* **EXERCISE DESCRIPTION**
Which lines hold the word "image"? Copy each of them from the material.

* **EXTRACTED RECORDS**
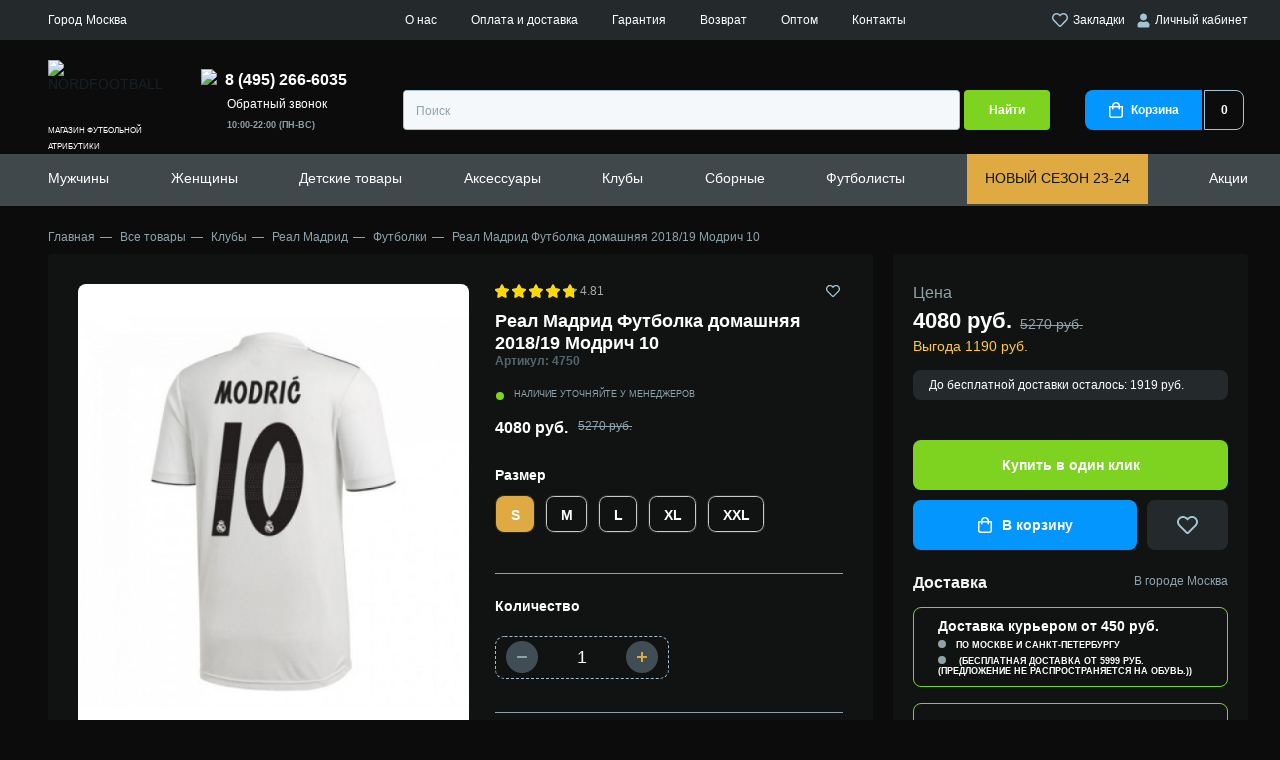

--- FILE ---
content_type: image/svg+xml
request_url: https://nordfootball.ru/image/status14px.svg
body_size: 171
content:
<svg height="22" width="250" xmlns="http://www.w3.org/2000/svg"><g><text xml:space="preserve" text-anchor="start" font-size="9" y="11" x="0" fill="#8ea2ab" style="text-transform:uppercase;font-family:'Montserrat', sans-serif">Наличие уточняйте у менеджеров</text></g></svg>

* **ANSWER AREA**
content_type: image/svg+xml
request_url: https://nordfootball.ru/image/status14px.svg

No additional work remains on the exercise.